Daniel Portman and Lily Loveless in The Collector (c) Scott Rylander (5)
Daniel Portman and Lily Loveless in The Collector. Photo (c) Scott Rylander

Mark Healy's adaptation of John Fowles novel is set in the basement of a remote country house. This revival, directed by Joe Hufton, is being performed at The Vaults, underneath Waterloo station. You leave the daylight and head into the dark tunnels - could there be a more appropriate venue for a play in which a young woman is kept locked up in a windowless, damp room?

Daniel Portman who plays the gentle, kind and innocent Podrick in Game of Thrones plays the socially awkward Frederick Clegg who, helped by a big lottery windfall, decides to 'win' the girl he is obsessed with. Only his idea of winning her is to kidnap and lock her up in the specially prepared basement. 'Her' is Miranda (Lily Loveless) a middle-class art student whom his has admired from afar, shyness and social divide stopping him from approaching her. Today he would be called a stalker.

He sees his new found wealth as a means of fulfilling what he has only previously dreamed of. He describes the kidnap as a series of coincidences and yet later says he 'couldn't have hoped for anything better'. Such contradictions should arouse suspicion, create intrigue, paint a darker, more dangerous side to Frederick, the problem is it doesn't.

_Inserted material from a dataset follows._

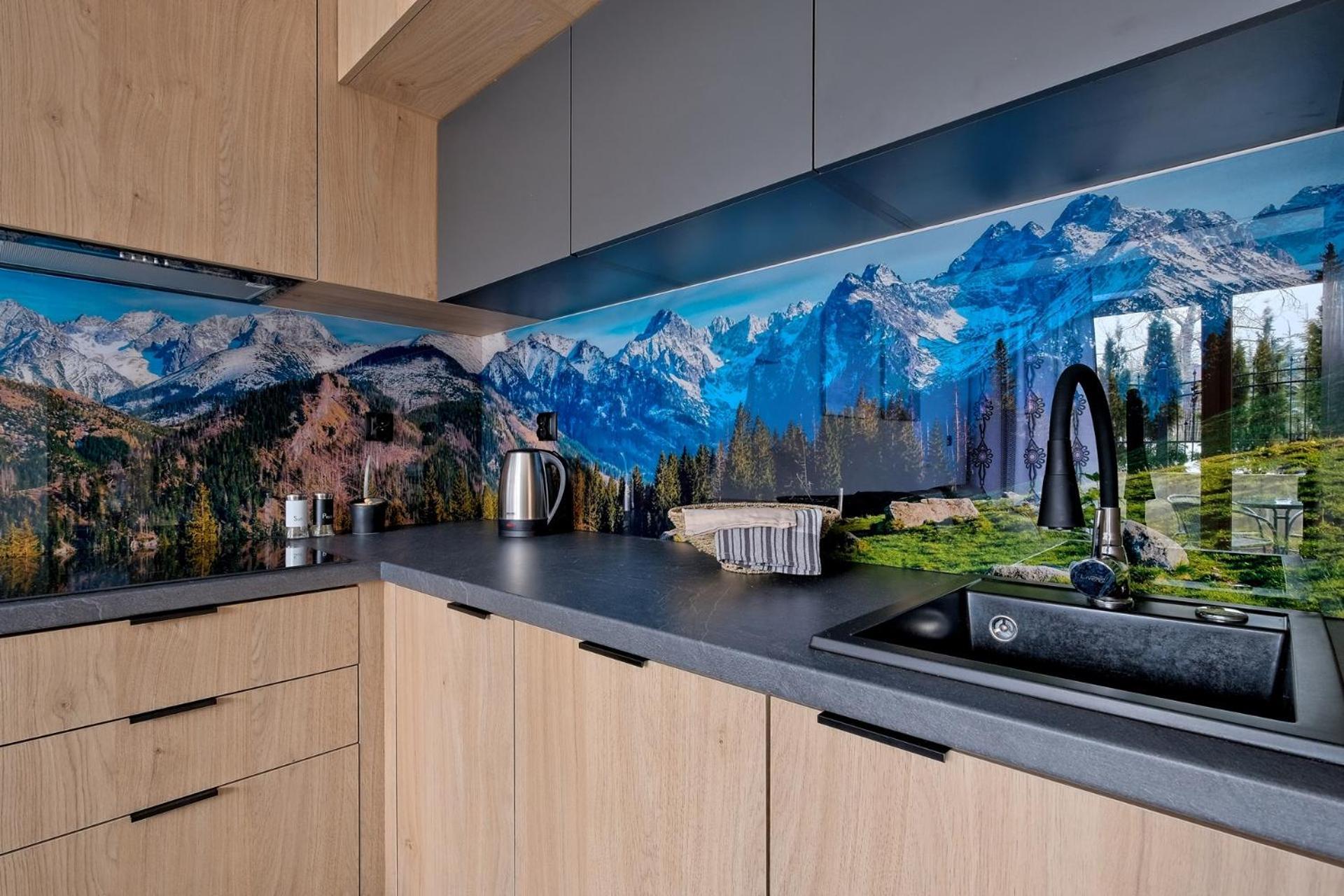 Golden Apartments Zakopane - Mountain View Экстерьер фото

Daniel Portman's Frederick is just too polite and, well, nice. He's romantic, coy and naive and it is only at the very end that you see a different side to him, a side that hints at something darker and dangerous but by then it really is too late. And for her part, Lily Loveless's Miranda just never seem scared enough considering the situation she is in.

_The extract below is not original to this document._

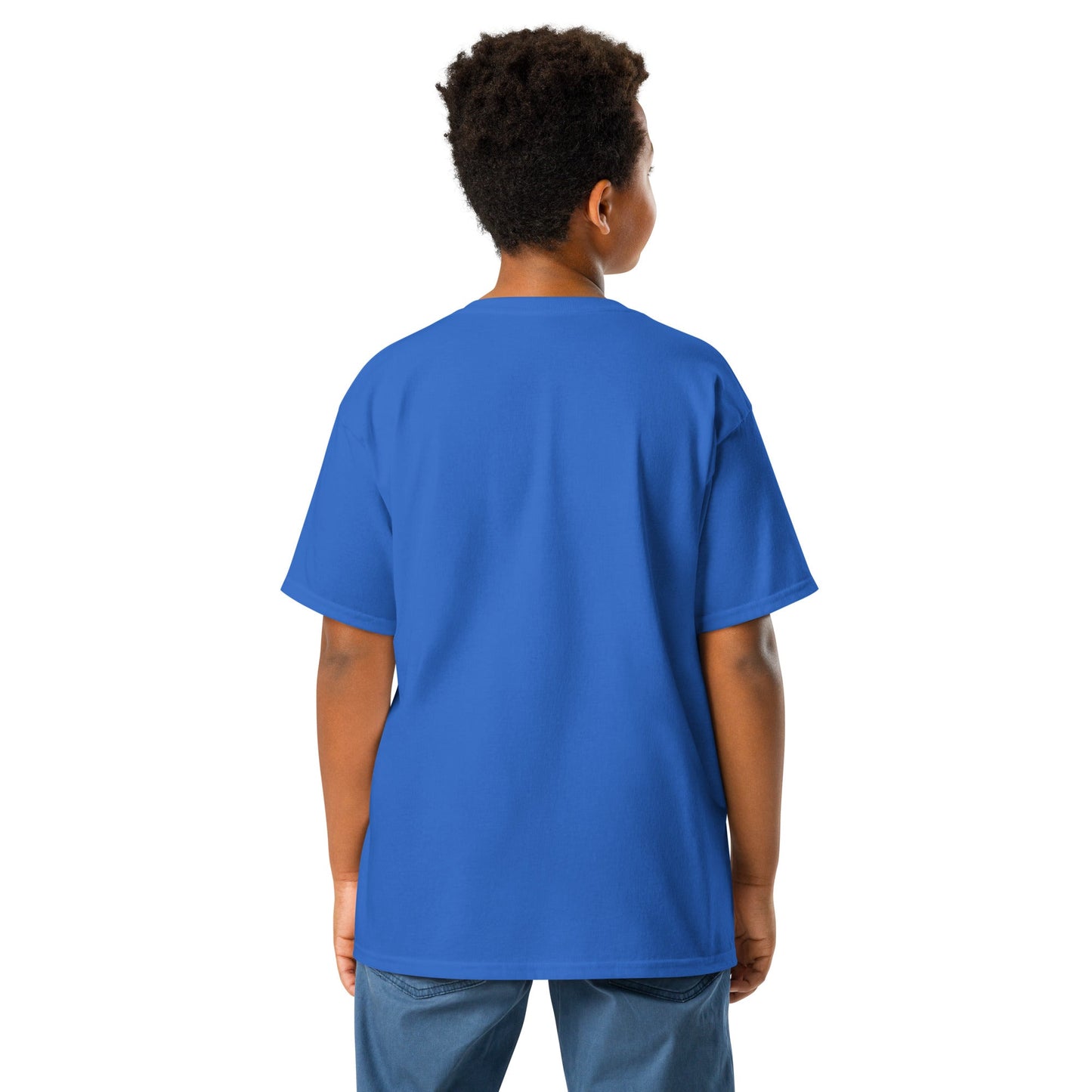 Youth classic tee – Easy Everyday Wear - THREE BOYZ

The exchanges between Frederick and Miranda examine class divide. Frederick exposes her snobbishness while he has a working class chip on his shoulder. The class grievance is more about status and social mobility, rather than wealth, which drags the play back to the 1960s which is when the novel was written.

On paper The Collector has all the makings of great psychological thriller but it is the venue that proves the more atmospheric which is a real shame. It is two and a half hours including an interval and is at The Vaults until 28 August. I'm giving it three stars.